Assigned task -
Scan the listing for the word "title" and report every line that contains it.
---------------
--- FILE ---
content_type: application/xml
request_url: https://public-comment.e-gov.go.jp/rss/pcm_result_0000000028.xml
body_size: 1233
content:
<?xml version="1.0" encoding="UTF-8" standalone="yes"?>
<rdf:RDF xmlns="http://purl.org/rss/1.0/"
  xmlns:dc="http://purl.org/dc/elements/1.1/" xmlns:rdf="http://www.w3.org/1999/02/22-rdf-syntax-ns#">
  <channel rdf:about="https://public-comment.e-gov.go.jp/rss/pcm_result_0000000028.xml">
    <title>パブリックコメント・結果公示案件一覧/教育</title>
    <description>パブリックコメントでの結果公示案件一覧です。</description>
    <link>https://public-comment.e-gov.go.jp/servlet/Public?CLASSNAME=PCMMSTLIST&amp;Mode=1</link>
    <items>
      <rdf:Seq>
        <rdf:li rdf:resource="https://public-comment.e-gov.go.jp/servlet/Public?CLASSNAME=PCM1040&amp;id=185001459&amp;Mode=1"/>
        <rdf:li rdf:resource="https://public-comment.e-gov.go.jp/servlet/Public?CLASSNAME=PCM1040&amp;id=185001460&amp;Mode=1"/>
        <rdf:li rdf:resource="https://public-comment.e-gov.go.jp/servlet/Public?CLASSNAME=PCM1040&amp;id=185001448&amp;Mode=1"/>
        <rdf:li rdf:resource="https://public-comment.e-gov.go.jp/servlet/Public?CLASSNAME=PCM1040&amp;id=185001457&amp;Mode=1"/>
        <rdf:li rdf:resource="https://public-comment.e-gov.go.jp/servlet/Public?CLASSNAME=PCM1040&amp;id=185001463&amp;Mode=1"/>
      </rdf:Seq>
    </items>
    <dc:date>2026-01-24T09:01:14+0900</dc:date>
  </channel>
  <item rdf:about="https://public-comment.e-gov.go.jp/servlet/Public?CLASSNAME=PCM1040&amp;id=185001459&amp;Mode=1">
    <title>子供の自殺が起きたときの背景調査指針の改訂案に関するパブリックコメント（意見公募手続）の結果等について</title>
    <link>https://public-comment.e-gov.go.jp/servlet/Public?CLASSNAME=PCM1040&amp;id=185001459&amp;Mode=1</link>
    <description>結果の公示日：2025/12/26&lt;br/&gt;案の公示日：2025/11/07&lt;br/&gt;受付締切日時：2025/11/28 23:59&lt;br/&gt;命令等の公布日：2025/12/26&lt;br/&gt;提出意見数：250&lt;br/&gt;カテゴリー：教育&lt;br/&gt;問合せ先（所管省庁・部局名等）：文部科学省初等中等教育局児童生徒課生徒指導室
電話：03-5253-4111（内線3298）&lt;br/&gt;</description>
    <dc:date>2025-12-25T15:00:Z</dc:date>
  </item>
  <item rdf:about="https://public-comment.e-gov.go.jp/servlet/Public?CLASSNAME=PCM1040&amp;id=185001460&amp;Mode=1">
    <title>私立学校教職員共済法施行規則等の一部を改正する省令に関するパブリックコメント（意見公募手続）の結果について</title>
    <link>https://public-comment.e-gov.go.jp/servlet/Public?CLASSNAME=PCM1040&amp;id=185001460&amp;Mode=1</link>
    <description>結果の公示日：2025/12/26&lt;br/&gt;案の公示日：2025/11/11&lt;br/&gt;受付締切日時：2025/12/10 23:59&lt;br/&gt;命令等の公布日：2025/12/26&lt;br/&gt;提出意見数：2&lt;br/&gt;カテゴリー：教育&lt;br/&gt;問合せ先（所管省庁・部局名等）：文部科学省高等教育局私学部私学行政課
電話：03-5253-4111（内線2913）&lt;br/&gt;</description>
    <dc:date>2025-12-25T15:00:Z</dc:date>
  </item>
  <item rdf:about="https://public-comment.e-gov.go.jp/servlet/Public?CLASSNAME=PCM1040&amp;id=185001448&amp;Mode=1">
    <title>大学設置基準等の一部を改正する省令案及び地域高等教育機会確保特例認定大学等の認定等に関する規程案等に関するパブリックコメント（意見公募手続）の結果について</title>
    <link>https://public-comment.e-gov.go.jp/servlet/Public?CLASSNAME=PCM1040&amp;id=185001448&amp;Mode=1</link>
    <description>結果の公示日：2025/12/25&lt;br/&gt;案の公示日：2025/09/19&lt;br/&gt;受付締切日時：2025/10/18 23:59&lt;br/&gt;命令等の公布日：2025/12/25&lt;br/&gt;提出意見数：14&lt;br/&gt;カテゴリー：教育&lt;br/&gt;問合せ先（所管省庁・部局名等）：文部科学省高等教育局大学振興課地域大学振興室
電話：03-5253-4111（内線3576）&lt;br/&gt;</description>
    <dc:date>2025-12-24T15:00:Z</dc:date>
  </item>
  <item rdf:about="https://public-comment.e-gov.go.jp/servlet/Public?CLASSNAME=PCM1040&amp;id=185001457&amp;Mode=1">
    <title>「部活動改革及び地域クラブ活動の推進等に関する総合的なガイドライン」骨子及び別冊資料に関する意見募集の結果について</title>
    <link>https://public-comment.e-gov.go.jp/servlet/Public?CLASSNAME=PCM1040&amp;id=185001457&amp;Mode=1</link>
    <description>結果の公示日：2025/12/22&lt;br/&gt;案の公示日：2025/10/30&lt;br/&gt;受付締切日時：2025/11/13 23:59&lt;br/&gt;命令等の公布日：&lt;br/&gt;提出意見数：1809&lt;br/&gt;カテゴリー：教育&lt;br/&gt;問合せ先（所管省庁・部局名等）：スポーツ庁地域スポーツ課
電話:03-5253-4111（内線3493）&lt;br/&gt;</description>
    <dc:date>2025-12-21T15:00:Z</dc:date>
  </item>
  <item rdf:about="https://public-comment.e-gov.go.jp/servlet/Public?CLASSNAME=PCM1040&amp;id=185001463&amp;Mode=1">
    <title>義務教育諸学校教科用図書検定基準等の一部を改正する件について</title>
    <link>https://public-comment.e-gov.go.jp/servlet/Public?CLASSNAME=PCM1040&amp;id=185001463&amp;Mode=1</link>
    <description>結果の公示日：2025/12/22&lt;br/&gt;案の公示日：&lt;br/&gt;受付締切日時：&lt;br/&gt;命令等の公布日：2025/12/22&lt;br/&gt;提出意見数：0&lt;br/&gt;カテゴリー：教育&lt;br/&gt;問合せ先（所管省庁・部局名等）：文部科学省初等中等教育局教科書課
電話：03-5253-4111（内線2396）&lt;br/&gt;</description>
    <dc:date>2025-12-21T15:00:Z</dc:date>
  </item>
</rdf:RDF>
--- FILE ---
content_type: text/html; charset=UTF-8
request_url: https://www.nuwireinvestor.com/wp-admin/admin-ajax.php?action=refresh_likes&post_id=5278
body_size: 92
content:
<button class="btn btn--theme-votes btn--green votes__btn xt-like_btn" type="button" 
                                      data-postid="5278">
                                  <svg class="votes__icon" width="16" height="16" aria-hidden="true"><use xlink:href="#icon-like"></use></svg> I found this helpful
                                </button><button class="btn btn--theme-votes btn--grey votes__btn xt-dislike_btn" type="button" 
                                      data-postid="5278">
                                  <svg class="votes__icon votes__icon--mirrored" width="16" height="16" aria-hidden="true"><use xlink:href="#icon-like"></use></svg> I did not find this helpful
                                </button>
---------------
Response box -
    <title>パブリックコメント・結果公示案件一覧/教育</title>
    <title>子供の自殺が起きたときの背景調査指針の改訂案に関するパブリックコメント（意見公募手続）の結果等について</title>
    <title>私立学校教職員共済法施行規則等の一部を改正する省令に関するパブリックコメント（意見公募手続）の結果について</title>
    <title>大学設置基準等の一部を改正する省令案及び地域高等教育機会確保特例認定大学等の認定等に関する規程案等に関するパブリックコメント（意見公募手続）の結果について</title>
    <title>「部活動改革及び地域クラブ活動の推進等に関する総合的なガイドライン」骨子及び別冊資料に関する意見募集の結果について</title>
    <title>義務教育諸学校教科用図書検定基準等の一部を改正する件について</title>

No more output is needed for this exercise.